### Records supplied ###

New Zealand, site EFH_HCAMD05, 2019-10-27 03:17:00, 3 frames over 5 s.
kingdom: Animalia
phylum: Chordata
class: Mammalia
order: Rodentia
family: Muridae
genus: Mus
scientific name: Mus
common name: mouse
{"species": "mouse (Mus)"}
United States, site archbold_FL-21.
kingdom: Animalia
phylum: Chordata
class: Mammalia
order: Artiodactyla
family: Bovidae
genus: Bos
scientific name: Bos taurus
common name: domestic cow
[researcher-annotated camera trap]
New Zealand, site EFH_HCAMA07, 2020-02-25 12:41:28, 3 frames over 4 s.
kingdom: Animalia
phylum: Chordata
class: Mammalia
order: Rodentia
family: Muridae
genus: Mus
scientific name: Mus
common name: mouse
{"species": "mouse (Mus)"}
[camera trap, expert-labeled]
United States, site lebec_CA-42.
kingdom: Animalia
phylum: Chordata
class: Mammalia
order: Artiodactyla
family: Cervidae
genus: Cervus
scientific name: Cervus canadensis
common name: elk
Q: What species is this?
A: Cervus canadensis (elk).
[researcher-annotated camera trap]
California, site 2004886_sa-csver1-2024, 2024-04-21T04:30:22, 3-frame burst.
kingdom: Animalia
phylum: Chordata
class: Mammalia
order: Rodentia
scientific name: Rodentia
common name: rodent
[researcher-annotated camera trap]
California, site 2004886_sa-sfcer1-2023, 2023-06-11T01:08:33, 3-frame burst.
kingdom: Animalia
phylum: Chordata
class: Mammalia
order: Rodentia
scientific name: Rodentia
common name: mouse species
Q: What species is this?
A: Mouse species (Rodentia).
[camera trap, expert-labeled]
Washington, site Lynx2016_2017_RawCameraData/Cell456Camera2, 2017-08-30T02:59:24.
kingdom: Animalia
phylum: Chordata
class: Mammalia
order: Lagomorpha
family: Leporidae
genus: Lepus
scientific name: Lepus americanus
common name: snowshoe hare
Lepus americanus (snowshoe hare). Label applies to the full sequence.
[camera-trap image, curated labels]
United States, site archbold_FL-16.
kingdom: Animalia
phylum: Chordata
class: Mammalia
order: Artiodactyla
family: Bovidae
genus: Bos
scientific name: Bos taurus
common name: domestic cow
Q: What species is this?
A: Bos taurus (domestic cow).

###

__Assignment__: Word for word, quote all of the data above.

__Response__:
New Zealand, site EFH_HCAMD05, 2019-10-27 03:17:00, 3 frames over 5 s.
kingdom: Animalia
phylum: Chordata
class: Mammalia
order: Rodentia
family: Muridae
genus: Mus
scientific name: Mus
common name: mouse
{"species": "mouse (Mus)"}
United States, site archbold_FL-21.
kingdom: Animalia
phylum: Chordata
class: Mammalia
order: Artiodactyla
family: Bovidae
genus: Bos
scientific name: Bos taurus
common name: domestic cow
[researcher-annotated camera trap]
New Zealand, site EFH_HCAMA07, 2020-02-25 12:41:28, 3 frames over 4 s.
kingdom: Animalia
phylum: Chordata
class: Mammalia
order: Rodentia
family: Muridae
genus: Mus
scientific name: Mus
common name: mouse
{"species": "mouse (Mus)"}
[camera trap, expert-labeled]
United States, site lebec_CA-42.
kingdom: Animalia
phylum: Chordata
class: Mammalia
order: Artiodactyla
family: Cervidae
genus: Cervus
scientific name: Cervus canadensis
common name: elk
Q: What species is this?
A: Cervus canadensis (elk).
[researcher-annotated camera trap]
California, site 2004886_sa-csver1-2024, 2024-04-21T04:30:22, 3-frame burst.
kingdom: Animalia
phylum: Chordata
class: Mammalia
order: Rodentia
scientific name: Rodentia
common name: rodent
[researcher-annotated camera trap]
California, site 2004886_sa-sfcer1-2023, 2023-06-11T01:08:33, 3-frame burst.
kingdom: Animalia
phylum: Chordata
class: Mammalia
order: Rodentia
scientific name: Rodentia
common name: mouse species
Q: What species is this?
A: Mouse species (Rodentia).
[camera trap, expert-labeled]
Washington, site Lynx2016_2017_RawCameraData/Cell456Camera2, 2017-08-30T02:59:24.
kingdom: Animalia
phylum: Chordata
class: Mammalia
order: Lagomorpha
family: Leporidae
genus: Lepus
scientific name: Lepus americanus
common name: snowshoe hare
Lepus americanus (snowshoe hare). Label applies to the full sequence.
[camera-trap image, curated labels]
United States, site archbold_FL-16.
kingdom: Animalia
phylum: Chordata
class: Mammalia
order: Artiodactyla
family: Bovidae
genus: Bos
scientific name: Bos taurus
common name: domestic cow
Q: What species is this?
A: Bos taurus (domestic cow).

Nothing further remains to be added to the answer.